# [Problem to solve]
Rewrite the records below with every "beige wall" changed to "cream wall", leaving everything else as it is.

╭─ Given information

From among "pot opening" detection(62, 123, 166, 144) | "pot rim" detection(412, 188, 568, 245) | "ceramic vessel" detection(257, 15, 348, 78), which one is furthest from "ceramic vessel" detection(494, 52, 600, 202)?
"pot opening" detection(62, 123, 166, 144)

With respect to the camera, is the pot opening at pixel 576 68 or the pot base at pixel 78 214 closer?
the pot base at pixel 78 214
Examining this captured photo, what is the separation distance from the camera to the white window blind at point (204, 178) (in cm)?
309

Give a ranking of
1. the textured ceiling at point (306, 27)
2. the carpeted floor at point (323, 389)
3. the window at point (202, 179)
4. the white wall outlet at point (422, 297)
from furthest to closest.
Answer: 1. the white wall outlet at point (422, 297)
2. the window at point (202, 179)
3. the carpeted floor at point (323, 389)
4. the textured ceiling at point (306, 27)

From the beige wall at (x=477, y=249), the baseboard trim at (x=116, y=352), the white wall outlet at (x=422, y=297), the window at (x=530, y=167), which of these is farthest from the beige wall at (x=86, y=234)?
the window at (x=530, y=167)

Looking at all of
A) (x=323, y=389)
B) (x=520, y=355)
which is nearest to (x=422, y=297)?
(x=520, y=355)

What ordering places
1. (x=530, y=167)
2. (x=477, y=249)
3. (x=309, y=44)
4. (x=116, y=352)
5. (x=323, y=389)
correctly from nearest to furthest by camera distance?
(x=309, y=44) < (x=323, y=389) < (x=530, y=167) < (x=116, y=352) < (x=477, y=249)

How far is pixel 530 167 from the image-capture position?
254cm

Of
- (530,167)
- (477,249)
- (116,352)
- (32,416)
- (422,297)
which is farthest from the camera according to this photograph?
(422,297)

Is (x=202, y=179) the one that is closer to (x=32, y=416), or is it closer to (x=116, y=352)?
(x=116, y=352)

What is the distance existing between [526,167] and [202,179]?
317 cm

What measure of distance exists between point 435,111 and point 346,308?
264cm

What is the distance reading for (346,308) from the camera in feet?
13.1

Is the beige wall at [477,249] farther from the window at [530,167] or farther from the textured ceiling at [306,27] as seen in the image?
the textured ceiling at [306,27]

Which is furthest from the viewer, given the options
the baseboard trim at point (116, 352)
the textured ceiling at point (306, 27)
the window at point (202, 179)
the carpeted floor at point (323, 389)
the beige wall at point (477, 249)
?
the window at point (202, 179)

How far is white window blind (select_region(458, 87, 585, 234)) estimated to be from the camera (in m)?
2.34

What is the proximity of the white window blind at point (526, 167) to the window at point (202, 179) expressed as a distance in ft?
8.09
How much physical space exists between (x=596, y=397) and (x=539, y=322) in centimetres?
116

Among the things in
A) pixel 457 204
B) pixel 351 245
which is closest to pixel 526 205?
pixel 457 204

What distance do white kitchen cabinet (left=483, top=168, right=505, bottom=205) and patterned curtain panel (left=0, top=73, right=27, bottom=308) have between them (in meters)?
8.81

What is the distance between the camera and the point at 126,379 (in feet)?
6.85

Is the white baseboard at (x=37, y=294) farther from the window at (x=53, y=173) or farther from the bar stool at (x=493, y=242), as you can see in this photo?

╰─

# [Right answer]
From among "pot opening" detection(62, 123, 166, 144) | "pot rim" detection(412, 188, 568, 245) | "ceramic vessel" detection(257, 15, 348, 78), which one is furthest from "ceramic vessel" detection(494, 52, 600, 202)?
"pot opening" detection(62, 123, 166, 144)

With respect to the camera, is the pot opening at pixel 576 68 or the pot base at pixel 78 214 closer?
the pot base at pixel 78 214
Examining this captured photo, what is the separation distance from the camera to the white window blind at point (204, 178) (in cm)?
309

Give a ranking of
1. the textured ceiling at point (306, 27)
2. the carpeted floor at point (323, 389)
3. the window at point (202, 179)
4. the white wall outlet at point (422, 297)
from furthest to closest.
Answer: 1. the white wall outlet at point (422, 297)
2. the window at point (202, 179)
3. the carpeted floor at point (323, 389)
4. the textured ceiling at point (306, 27)

From the cream wall at (x=477, y=249), the baseboard trim at (x=116, y=352), the white wall outlet at (x=422, y=297), the window at (x=530, y=167), which of these is farthest from the cream wall at (x=86, y=234)?
the window at (x=530, y=167)

Looking at all of
A) (x=323, y=389)
B) (x=520, y=355)
which is nearest to (x=422, y=297)?
(x=520, y=355)

What ordering places
1. (x=530, y=167)
2. (x=477, y=249)
3. (x=309, y=44)
4. (x=116, y=352)
5. (x=323, y=389)
correctly from nearest to furthest by camera distance?
(x=309, y=44) < (x=323, y=389) < (x=530, y=167) < (x=116, y=352) < (x=477, y=249)

How far is pixel 530 167 from the image-capture position?
254cm

Of
- (530,167)
- (477,249)
- (116,352)
- (32,416)
- (422,297)
which is farthest from the camera according to this photograph?
(422,297)

Is (x=202, y=179) the one that is closer to (x=32, y=416), or is it closer to (x=116, y=352)?
(x=116, y=352)

What is the distance existing between [526,167] and [202,179]?
317 cm

What measure of distance exists between point 435,111 and point 346,308?
264cm

What is the distance reading for (346,308) from the camera in feet?
13.1

Is the cream wall at [477,249] farther from the window at [530,167] or farther from the textured ceiling at [306,27] as seen in the image?
the textured ceiling at [306,27]

Which is furthest from the viewer, given the options
the baseboard trim at point (116, 352)
the textured ceiling at point (306, 27)
the window at point (202, 179)
the carpeted floor at point (323, 389)
the cream wall at point (477, 249)
?
the window at point (202, 179)

How far is white window blind (select_region(458, 87, 585, 234)) estimated to be from the camera (in m)?
2.34

What is the proximity of the white window blind at point (526, 167) to the window at point (202, 179) expressed as a distance in ft?
8.09
How much physical space exists between (x=596, y=397) and (x=539, y=322) in centimetres?
116

Among the things in
A) pixel 457 204
B) pixel 351 245
which is closest to pixel 526 205?
pixel 457 204

What distance do white kitchen cabinet (left=483, top=168, right=505, bottom=205) and patterned curtain panel (left=0, top=73, right=27, bottom=308) have between them (in meters)?
8.81

What is the distance between the camera and the point at 126,379 (in feet)?
6.85

Is the white baseboard at (x=37, y=294) farther from the window at (x=53, y=173) or farther from the bar stool at (x=493, y=242), as you can see in this photo?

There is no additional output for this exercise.